Keep in mind, this extra is usually only available for motorcycles between 1-3 years old.
Trip Interruption Coverage
If you’re fond of a motorcycle road trip – and who isn’t – this is a good add-on.
Trip interruption coverage will pay out for:
This will kick in if your bike is out of order due to a collision far from your home address. How far from home? In a typical policy, it’s around 100 miles or more.
How Much Does Motorcycle Insurance Cost?
Now you know all of the above, you’ve probably got one burning question on your mind, “How much does all this cost?”
Well, you’ll be pleased to know that this is extremely difficult to answer and can vary wildly depending on your motorcycle, location, and riding history. Sarcasm aside, the average price of a motorcycle insurance policy in the US is around $702 a year. However, rates can vary by up to 250% depending on where you’re located. For example, the average annual rate in California is $1,360, whereas it’s $610 in New Jersey.
So, is motorcycle insurance expensive? The answer is… It can be. The best way to know the ballpark figure for your region is to call around to a couple of well-known insurers and see what they’re offering.
Here are some motorcycle insurance providers you could call:
- American Family Insurance
- Farmers Insurance
- Liberty Mutual
- State Farm
This won’t be fun. However, the end result may help you save a few dollars and will ensure you get the best coverage for yourself.
What Does the Average Electric Motorcycle Insurance Cost?
Again with the impossible questions! There is not a lot of concrete data on the average cost of electric motorcycle insurance in the US at this time.
However, what’s for sure, is it’s gotten more affordable over the last decade.

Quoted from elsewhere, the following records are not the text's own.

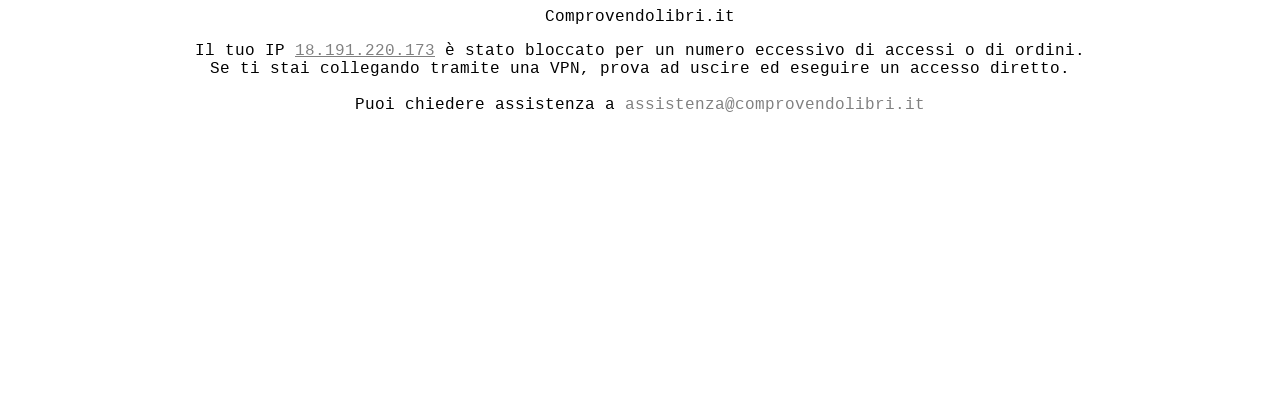

--- FILE ---
content_type: text/html
request_url: https://comprovendolibri.it/ordina.asp?id=80217438&tt=Londra&db=
body_size: 3234
content:

<script>
  document.cookie.split('; ').forEach(c => {
    let name = c.split('=')[0];
    if (name.startsWith('ASPSESSIONID')) {
      document.cookie = name + '=;expires=Thu, 01 Jan 1970 00:00:00 GMT;path=/';
    }
  });
</script>




<DIV align="center">
 <CENTER>

<!-- include file="emailutentiTXT.asp" -->


<p class="p10"><font color="#000" face="Courier New">Comprovendolibri.it</font></p>
<p class="p10"><font color="#000" face="Courier New">Il tuo IP <a href="https://www.whois.com/whois/18.191.220.173" target="_blank"><font color="#808080"><U>18.191.220.173</U></font></a> � stato bloccato per un numero eccessivo di accessi o di ordini.<br />
Se ti stai collegando tramite una VPN, prova ad uscire ed eseguire un accesso diretto.<BR /><BR />

Puoi chiedere assistenza a <a href="mailto:assistenza@comprovendolibri.it?Subject=Comprovendolibri.it - blocco indirizzo ip 18.191.220.173&amp;body=Il mio indirizzo IP 18.191.220.173 � stato bloccato.%0ASto utilizzando una connessione di tipo (diretto, con VPN, ecc..)..." style="text-decoration: none">
<font color="#808080">assistenza@comprovendolibri.it</font></a></font></p><font color="#000" face="Courier New">

    	<table border="0" bordercolor="#111111" cellpadding="5" cellspacing="0" style="border-collapse: collapse">
			<tbody>
			<tr>

				<td align="center" valign="bottom">
					<center>
					<script async="" src="//pagead2.googlesyndication.com/pagead/js/adsbygoogle.js"></script>
					<!-- CVL336x280 grafica -->
					<ins class="adsbygoogle" data-ad-client="ca-pub-1164565724020287" data-ad-slot="3117392520" style="display:inline-block;width:336px;height:280px"></ins>
					<script>
					(adsbygoogle = window.adsbygoogle || []).push({});
					</script>
					</center>  
				</td>
				<td align="center" valign="bottom">
					<center>
					<script async="" src="//pagead2.googlesyndication.com/pagead/js/adsbygoogle.js"></script>
					<!-- CVL336x280 grafica -->
					<ins class="adsbygoogle" data-ad-client="ca-pub-1164565724020287" data-ad-slot="3117392520" style="display:inline-block;width:336px;height:280px"></ins>
					<script>
					(adsbygoogle = window.adsbygoogle || []).push({});
					</script>
					</center>  
				</td>

			</tr>
			<tr>
				<td align="center" valign="bottom">
					<center>
					<script async="" src="//pagead2.googlesyndication.com/pagead/js/adsbygoogle.js"></script>
					<!-- CVL336x280 grafica -->
					<ins class="adsbygoogle" data-ad-client="ca-pub-1164565724020287" data-ad-slot="3117392520" style="display:inline-block;width:336px;height:280px"></ins>
					<script>
					(adsbygoogle = window.adsbygoogle || []).push({});
					</script>
					</center>  
				</td>
			
				<td align="center" valign="bottom">
					<center>
					<script async="" src="//pagead2.googlesyndication.com/pagead/js/adsbygoogle.js"></script>
					<!-- CVL336x280 grafica -->
					<ins class="adsbygoogle" data-ad-client="ca-pub-1164565724020287" data-ad-slot="3117392520" style="display:inline-block;width:336px;height:280px"></ins>
					<script>
					(adsbygoogle = window.adsbygoogle || []).push({});
					</script>
					</center>
				</td>
			</tr>
	</tbody>
	</table>
	
</font></CENTER><font color="#000" face="Courier New">
</font></DIV><font color="#000" face="Courier New"></font>



--- FILE ---
content_type: text/html; charset=utf-8
request_url: https://www.google.com/recaptcha/api2/aframe
body_size: 269
content:
<!DOCTYPE HTML><html><head><meta http-equiv="content-type" content="text/html; charset=UTF-8"></head><body><script nonce="3C9z-BG5eRoQQkmQm_DPSA">/** Anti-fraud and anti-abuse applications only. See google.com/recaptcha */ try{var clients={'sodar':'https://pagead2.googlesyndication.com/pagead/sodar?'};window.addEventListener("message",function(a){try{if(a.source===window.parent){var b=JSON.parse(a.data);var c=clients[b['id']];if(c){var d=document.createElement('img');d.src=c+b['params']+'&rc='+(localStorage.getItem("rc::a")?sessionStorage.getItem("rc::b"):"");window.document.body.appendChild(d);sessionStorage.setItem("rc::e",parseInt(sessionStorage.getItem("rc::e")||0)+1);localStorage.setItem("rc::h",'1762934404952');}}}catch(b){}});window.parent.postMessage("_grecaptcha_ready", "*");}catch(b){}</script></body></html>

And, a pretty bankable prediction is that it will continue to do so as the world shifts towards electric vehicles.
We recommend reaching out to local providers to learn more about their insurance offerings for electric motorcycles.
Bottom Line: Motorcycle Insurance Is a Must Have
Motorcycle insurance is a no-brainer. No matter what kind of rider you are, you need to get motorcycle insurance.
The answer to how to insure a motorcycle in the US is simple, but not wholly enjoyable. It involves planning, research, and calling up a bunch of insurance providers.
However, once it’s done, you can enjoy what’s important: riding. Furthermore, you’ll have peace of mind, knowing that you’re protected out on the road.